Background information
- Also known as: Diego Modena
- Born: June 23, 1961 (age 65) Buenos Aires, Argentina
- Genres: Folklore, classic, tango music
- Occupations: Flautist Singer Composer Artistic direction
- Instruments: Quena Ocarina Flute
- Years active: 1982 –present
- Label: Polydor Records
- Website: www.luisrigou.com

= Luis Rigou =

Luis Rigou (born 23 June 1961), also known as Diego Modena, is an Argentinian flautist, singer, composer and artistic director based in Paris, France. He is the founding member of South American musical ensemble, Maíz. Rigou is best known for his album Ocarina which sold over 14 million records worldwide and reached top 10 on the national record charts of 44 countries.

==Early life and education==
Rigou was born in 1961, in Buenos Aires, Argentina. He attended Colegio San Agustín in Buenos Aires and graduated from the high school. He later attended University of Buenos Aires where he studied law. Rigou received his musical training at Conservatorio Nacional Superior de Música where he mastered transverse flute and quena.

==Career==
Rigou began his professional music career in the early 1980s. At the age of 20, he collaborated with the Argentinian musician, Jaime Torres as the soloist and toured with him globally for three and a half year. In 1982, Rigou founded the musical group, Maíz. The group toured and performed all over the world and released two full-length albums by 1989. In 1987, Maíz performed at the Cosquín Festival where they were awarded with the Premio Revelación by Atahualpa Yupanqui. Rigou toured extensively with Maíz to the United States, Sweden, Czechoslovakia, Italy and Uruguay.

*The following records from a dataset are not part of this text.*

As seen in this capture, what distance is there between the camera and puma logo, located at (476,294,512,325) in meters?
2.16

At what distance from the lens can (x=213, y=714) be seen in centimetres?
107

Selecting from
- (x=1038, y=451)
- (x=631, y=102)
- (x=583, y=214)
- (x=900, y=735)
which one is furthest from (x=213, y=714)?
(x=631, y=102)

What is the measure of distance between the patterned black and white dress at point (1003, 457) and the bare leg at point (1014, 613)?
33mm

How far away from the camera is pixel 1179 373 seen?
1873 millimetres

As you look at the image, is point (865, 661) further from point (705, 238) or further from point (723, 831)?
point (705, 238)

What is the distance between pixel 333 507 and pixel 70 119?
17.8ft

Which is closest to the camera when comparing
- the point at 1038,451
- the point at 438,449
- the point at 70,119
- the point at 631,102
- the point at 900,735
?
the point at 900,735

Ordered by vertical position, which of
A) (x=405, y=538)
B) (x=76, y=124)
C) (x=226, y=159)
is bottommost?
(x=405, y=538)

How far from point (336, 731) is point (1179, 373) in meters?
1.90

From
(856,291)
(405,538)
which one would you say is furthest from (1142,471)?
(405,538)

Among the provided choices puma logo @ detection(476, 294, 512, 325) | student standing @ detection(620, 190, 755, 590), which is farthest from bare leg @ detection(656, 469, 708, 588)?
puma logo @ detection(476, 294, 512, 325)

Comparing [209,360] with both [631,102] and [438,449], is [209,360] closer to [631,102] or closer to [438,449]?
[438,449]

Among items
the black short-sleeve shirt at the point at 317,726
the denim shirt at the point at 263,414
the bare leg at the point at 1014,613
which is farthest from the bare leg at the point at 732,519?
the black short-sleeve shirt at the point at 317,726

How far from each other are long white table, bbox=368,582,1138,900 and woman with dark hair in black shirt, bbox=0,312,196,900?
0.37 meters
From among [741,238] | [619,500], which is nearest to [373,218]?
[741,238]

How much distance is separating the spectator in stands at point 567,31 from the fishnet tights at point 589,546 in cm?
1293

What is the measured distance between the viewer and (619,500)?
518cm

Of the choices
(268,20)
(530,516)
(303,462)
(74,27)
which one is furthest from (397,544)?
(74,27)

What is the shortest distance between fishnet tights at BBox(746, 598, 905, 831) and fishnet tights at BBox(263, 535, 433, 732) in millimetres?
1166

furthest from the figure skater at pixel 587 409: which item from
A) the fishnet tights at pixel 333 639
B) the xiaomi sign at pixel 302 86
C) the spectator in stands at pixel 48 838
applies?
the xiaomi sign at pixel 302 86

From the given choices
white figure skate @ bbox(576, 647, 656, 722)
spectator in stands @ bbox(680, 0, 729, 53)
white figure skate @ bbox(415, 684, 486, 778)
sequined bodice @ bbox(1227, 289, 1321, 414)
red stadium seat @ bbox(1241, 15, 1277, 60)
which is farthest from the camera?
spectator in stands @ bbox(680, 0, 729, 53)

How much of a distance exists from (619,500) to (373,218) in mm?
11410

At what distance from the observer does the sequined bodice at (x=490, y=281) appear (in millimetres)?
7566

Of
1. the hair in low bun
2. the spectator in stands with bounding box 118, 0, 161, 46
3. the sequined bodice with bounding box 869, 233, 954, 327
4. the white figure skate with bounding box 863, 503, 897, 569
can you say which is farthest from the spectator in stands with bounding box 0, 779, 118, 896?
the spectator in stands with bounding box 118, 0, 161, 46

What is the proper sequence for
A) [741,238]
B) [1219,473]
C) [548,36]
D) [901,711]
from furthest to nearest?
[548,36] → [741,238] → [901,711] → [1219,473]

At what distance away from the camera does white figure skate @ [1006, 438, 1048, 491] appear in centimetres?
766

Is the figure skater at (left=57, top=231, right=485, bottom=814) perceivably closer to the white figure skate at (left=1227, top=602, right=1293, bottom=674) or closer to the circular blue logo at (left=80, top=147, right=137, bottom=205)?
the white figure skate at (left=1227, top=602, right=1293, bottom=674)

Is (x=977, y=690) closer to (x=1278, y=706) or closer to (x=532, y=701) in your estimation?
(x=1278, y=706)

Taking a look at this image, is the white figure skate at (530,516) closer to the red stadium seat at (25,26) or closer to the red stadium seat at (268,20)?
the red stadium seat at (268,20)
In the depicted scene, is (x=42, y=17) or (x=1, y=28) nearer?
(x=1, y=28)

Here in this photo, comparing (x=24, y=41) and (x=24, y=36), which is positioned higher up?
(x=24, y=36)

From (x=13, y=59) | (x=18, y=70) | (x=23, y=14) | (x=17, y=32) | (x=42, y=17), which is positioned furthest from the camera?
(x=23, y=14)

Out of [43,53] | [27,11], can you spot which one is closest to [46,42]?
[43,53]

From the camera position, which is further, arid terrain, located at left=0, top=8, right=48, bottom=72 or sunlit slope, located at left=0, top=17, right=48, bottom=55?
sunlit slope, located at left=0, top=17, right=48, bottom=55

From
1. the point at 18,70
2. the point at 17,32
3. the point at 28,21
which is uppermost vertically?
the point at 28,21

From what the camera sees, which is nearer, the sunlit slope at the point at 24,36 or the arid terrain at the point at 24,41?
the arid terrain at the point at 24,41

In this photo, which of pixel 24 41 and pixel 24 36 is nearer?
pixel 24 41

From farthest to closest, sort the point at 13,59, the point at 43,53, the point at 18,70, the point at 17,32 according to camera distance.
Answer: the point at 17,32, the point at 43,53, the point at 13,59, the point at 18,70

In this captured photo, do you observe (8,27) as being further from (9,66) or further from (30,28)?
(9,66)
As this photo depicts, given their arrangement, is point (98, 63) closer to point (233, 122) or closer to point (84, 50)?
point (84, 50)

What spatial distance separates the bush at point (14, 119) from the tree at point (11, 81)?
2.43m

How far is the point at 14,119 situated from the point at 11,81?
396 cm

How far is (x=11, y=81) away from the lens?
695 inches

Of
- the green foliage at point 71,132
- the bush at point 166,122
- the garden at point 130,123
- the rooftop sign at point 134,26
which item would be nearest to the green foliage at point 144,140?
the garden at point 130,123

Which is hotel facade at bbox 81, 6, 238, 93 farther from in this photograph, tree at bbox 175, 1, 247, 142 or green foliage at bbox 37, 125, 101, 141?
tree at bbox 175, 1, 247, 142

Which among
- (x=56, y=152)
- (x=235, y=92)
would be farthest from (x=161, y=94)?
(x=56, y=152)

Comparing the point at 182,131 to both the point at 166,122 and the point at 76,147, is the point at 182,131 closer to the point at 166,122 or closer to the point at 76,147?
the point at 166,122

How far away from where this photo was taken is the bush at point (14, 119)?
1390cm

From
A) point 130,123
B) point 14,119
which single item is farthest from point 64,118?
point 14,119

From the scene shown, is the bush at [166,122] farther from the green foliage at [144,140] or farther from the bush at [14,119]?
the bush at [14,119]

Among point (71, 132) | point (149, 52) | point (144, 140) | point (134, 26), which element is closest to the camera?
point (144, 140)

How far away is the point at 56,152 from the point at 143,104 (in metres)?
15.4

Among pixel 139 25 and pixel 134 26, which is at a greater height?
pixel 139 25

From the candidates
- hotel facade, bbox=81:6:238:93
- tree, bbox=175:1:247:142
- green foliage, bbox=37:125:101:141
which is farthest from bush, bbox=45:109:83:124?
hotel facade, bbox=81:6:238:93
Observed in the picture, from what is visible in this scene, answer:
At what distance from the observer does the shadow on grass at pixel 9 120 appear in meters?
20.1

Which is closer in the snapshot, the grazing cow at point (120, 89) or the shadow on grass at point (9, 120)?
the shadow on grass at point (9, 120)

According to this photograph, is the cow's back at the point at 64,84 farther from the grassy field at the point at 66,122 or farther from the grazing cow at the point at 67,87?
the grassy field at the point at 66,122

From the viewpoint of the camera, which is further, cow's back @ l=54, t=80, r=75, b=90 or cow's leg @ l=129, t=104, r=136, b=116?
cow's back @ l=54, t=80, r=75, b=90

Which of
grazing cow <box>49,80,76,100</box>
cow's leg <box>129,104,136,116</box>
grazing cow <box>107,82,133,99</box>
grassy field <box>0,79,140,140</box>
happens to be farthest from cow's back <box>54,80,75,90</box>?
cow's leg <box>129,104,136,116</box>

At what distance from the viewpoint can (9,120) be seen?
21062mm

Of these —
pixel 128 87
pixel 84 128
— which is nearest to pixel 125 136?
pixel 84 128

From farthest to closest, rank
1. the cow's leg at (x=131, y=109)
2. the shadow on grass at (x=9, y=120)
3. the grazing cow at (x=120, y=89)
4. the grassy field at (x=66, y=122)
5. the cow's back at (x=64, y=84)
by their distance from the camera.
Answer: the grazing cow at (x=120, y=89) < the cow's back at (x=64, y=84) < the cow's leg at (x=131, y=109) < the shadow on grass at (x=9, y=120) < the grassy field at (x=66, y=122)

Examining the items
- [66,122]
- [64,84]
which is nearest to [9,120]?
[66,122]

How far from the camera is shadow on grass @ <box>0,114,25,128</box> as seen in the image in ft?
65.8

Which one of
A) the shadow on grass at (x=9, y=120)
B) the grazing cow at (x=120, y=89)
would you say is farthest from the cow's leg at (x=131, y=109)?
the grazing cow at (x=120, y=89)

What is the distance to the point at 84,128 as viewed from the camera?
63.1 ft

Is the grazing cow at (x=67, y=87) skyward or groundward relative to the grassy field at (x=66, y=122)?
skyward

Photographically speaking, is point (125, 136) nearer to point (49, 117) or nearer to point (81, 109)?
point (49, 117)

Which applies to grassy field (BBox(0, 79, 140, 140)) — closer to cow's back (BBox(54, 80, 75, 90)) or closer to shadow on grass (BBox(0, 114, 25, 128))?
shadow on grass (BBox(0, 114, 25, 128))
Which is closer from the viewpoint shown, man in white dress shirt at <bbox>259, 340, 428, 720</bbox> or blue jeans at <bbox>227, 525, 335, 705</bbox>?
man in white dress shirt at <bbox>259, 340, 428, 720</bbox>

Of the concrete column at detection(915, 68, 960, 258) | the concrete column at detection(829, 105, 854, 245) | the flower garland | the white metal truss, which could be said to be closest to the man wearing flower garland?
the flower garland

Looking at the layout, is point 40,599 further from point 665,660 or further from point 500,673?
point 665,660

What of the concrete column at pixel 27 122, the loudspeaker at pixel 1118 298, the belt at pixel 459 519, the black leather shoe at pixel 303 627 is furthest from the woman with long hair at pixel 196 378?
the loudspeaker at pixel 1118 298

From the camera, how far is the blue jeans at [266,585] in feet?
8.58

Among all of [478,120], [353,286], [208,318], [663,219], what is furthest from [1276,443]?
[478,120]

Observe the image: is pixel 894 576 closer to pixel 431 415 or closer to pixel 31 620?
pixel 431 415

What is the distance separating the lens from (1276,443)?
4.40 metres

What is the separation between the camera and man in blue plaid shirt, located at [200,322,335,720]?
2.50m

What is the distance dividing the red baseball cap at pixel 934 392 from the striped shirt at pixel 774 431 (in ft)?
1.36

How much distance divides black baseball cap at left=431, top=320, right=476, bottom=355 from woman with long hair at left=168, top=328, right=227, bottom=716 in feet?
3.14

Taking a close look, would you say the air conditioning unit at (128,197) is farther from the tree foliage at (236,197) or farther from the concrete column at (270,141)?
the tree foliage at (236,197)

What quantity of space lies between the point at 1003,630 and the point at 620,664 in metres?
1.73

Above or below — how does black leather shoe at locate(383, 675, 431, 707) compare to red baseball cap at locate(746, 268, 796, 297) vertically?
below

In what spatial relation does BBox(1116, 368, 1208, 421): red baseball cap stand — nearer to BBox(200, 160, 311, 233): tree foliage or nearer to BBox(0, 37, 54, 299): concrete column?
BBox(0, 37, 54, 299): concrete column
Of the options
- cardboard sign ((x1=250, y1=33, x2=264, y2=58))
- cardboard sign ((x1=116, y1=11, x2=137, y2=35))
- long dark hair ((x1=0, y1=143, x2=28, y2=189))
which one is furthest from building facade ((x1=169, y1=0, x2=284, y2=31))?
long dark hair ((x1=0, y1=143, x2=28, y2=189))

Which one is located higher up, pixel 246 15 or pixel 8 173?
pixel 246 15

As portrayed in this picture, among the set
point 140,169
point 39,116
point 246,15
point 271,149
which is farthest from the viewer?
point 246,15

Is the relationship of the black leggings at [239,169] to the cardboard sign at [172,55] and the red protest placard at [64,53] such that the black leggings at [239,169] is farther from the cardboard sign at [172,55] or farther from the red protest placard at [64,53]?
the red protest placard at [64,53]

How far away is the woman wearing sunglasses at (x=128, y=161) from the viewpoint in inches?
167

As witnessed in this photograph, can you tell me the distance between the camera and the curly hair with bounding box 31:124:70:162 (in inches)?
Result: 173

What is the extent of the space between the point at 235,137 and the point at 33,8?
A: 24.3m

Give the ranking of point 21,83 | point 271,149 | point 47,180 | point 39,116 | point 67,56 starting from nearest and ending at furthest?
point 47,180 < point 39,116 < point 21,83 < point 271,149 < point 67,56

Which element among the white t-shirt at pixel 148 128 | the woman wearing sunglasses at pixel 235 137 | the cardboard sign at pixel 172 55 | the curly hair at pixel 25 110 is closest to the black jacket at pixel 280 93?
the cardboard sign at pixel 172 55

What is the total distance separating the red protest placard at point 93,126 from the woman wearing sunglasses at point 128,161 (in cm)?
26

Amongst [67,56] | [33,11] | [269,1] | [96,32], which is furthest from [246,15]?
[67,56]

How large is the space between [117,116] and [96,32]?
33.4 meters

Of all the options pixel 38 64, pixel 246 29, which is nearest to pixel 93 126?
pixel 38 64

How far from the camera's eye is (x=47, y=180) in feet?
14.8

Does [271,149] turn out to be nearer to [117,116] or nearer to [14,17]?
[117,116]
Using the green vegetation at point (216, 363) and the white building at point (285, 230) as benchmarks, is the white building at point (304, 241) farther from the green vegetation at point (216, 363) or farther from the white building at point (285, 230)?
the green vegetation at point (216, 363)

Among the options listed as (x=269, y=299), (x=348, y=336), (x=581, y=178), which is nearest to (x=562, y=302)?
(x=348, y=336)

In 1989, Rigou moved to Basel, Switzerland in order to master his flute playing skills. He spent one year in Switzerland where he received lessons from Peter-Lukas Graf and Felix Renggli. In the late 1990, he moved to Paris and joined Cuarteto Cedrón as a flautist. Cuarteto Cedrón were an Argentinian musical group based in Paris. With Cuarteto Cedrón, Rigou was introduced to the genre of tango music.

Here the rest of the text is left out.